— Problem requirements —
The answer must be only the lines below from the one holding "display art how" down to the one holding "Don't know much", ends included, printed exactly; please omit all pictures.

— Task input —
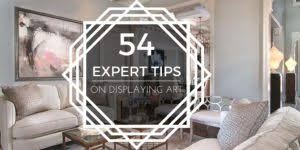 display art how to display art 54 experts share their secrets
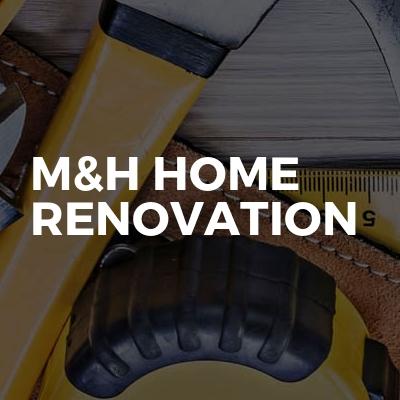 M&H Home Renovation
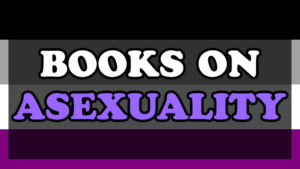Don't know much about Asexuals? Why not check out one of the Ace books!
...
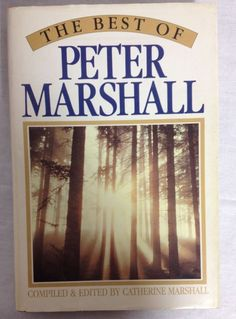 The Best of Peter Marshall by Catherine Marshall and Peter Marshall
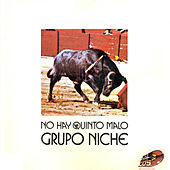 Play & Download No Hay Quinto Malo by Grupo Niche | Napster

— Result —
 display art how to display art 54 experts share their secrets
 M&H Home Renovation
Don't know much about Asexuals? Why not check out one of the Ace books!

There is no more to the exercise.